" SPIRE will provide the skills and opportunities that should separate me from the majority of other postdocs applying for academic positions in the future." This quote appeared in a Science's Next Wave article (see " Postdoctoral Training Reform: A Program for Scientist-Teachers") and was attributed to a confident young man who had recently finished his doctorate and was beginning a unique postdoctoral fellowship at the University of North Carolina (UNC), Chapel Hill.
Looking back 3 years, it's hard to believe that I was that young postdoc, but the skills I've learned as a result of my SPIRE training will benefit the next generation of scientists whom I will teach and mentor in the classroom and laboratory.
The SPIRE (Seeding Postdoctoral Innovators in Research and Education) program was created to provide a well-rounded training experience for postdoctoral fellows as they prepare for the academic job market. Compared to the research-only focus of a traditional postdoctoral fellowship, SPIRE emphasizes the attainment of cutting-edge pedagogical skills (the art of teaching), professional development, and competitive research training. The program lasts for 3 years with the possibility of an extension.
During the first 2 years of the program, fellows concentrate on research under the mentorship of a scientist based at UNC Chapel Hill, Duke University, or North Carolina State University. I conducted my research with Channing J. Der and Adrienne D. Cox, two scientists in the Departments of Pharmacology and Radiation Oncology at the Lineberger Comprehensive Cancer Center at UNC Chapel Hill. My research focused on understanding the role of the Ras oncogene in pancreatic cancer. Like other postdocs at UNC, I spent long hours in the lab and presented my research at national conferences, including that of the American Association for Cancer Research (AACR).

________

- PROBLEMS TO WORK ON -
a: Summarize the passage on the SPIRE program in two sentences.
b: Reproduce the passage on the SPIRE program word for word, from "Looking back 3" to "of an extension.".
The data that comes next is separate from the passage on the SPIRE program.

- DATA SECTION -
________

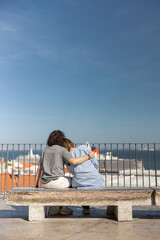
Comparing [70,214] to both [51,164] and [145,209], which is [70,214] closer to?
[51,164]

________

- SOLUTIONS -
a: The SPIRE (Seeding Postdoctoral Innovators in Research and Education) program gives postdoctoral fellows training in teaching, professional development, and competitive research as they prepare for the academic job market. Fellows concentrate on research under a mentor during the first 2 years, and the writer studied the role of the Ras oncogene in pancreatic cancer with Channing J. Der and Adrienne D. Cox at UNC Chapel Hill.

b:
Looking back 3 years, it's hard to believe that I was that young postdoc, but the skills I've learned as a result of my SPIRE training will benefit the next generation of scientists whom I will teach and mentor in the classroom and laboratory.
The SPIRE (Seeding Postdoctoral Innovators in Research and Education) program was created to provide a well-rounded training experience for postdoctoral fellows as they prepare for the academic job market. Compared to the research-only focus of a traditional postdoctoral fellowship, SPIRE emphasizes the attainment of cutting-edge pedagogical skills (the art of teaching), professional development, and competitive research training. The program lasts for 3 years with the possibility of an extension.